Plusieurs questions se posent cependant sur la manière dont les détails de témoignages ont filtré vers des blogues étasuniens, et pourquoi ils ont été adressés à ces blogues.

Selon le New York Times, qui rapporte les propos de Ed Morrissey, éditeur du blogue Captain’s Quarters, ce serait un ou une journaliste qu’il refuse de nommer qui lui aurait proposé les résumés de témoignages de Jean Brault. Dans le Minneapolis Star Tribune, Morrissey dit que sa «source» avait sous-estimé l’ampleur que prendrait l’affaire et commençait à se sentir mal à l’aise de toute cette attention.

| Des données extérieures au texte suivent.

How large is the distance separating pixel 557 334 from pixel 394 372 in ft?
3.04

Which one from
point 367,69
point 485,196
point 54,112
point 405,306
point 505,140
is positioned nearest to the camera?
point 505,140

Morrissey (Captain’s Quarters) dit que l’information lui est venue d’un journaliste, mais pourquoi un journaliste, même s’il tient à conserver l’anonymat, s’adresserait-il à un blogue ultra conservateur? Comment décrire autrement un blogue pour qui «célébrer la diversité» signifie célébrer la diversité des armes à feu en vente libre aux États-Unis, du moins sur les publicités qu'il affiche? Pourquoi, aussi, choisir un blogue qui était jusque là, avouons-le, inconnu? De nombreux sites plus «neutres» (entendons ici qu’ils sont motivés par des intérêts moins partisans) et jouissant d’un rayonnement beaucoup plus étendu se seraient fait un plaisir de publier les compte rendus.

Autre question : d’où est venue la traduction de très bonne facture qui est apparue sur le site Captain’s Quarters et que Morrissey attribue à un certain «P.E.» de Montréal? TSF (traducteur sans frontière) bénévole ou geste de mécénat d’origine inconnue de parties ayant intérêt à une plus large diffusion des résumés?

D’ailleurs, le clivage linguistique de l’ampleur qu’a prise l’affaire Gomery dans Internet et les blogues est pour le moins singulier. Depuis le début des audiences de la Commission, les médias traditionnels rapportaient un intérêt plus grand chez les francophones (québécois) que chez les anglophones. Le Réseau de l’information enregistrait même des niveaux de cote d’écoute rarement vus pour la retransmission en direct des audiences. Pour la même période, celle qui a précédé l’interdit de publication, on parlait très peu de la Commission Gomery dans la blogosphère francophone alors que dans les blogues «canadians» on en traitait abondamment.

On constate aussi une durée de vie assez courte du phénomène Brault/Gomery sur les blogues. Lorsque j’ai publié mon billet initial au sujet de l’affaire, la fréquence de mention des mots «Gomery» et «Brault» était en forte hausse à l’indice BlogPulse. Il est étonnant de constater que si le sujet continue de faire couler encre et salive dans les médias traditionnels, il accuse une forte baisse dans les blogues eux-mêmes.

À cet égard, l’indice des tendances de BlogPulse est très révélateur. En effectuant une analyse croisée de la cooccurrence des mots «gomery», «brault» et «chrétien» dans les blogues, on voit que le pic de février (gomery/chrétien) coïncide avec la déclaration liminaire de l'ex-premier ministre Jean Chrétien devant la commission d'enquête. Le second pic correspond au début du témoignage de Jean Brault et à la diffusion des extraits sur les blogues étasuniens. Puis, au plus fort de la vague médiatique dans la presse traditionnelle, une apparente désaffection des blogueurs, la fréquence tombe soudainement.

S’il est important sur le plan du droit, ce plus récent épisode de l’histoire des blogues s’avère donc aussi révélateur sur le comportement de ce médium et de ceux qui l’animent et le consultent.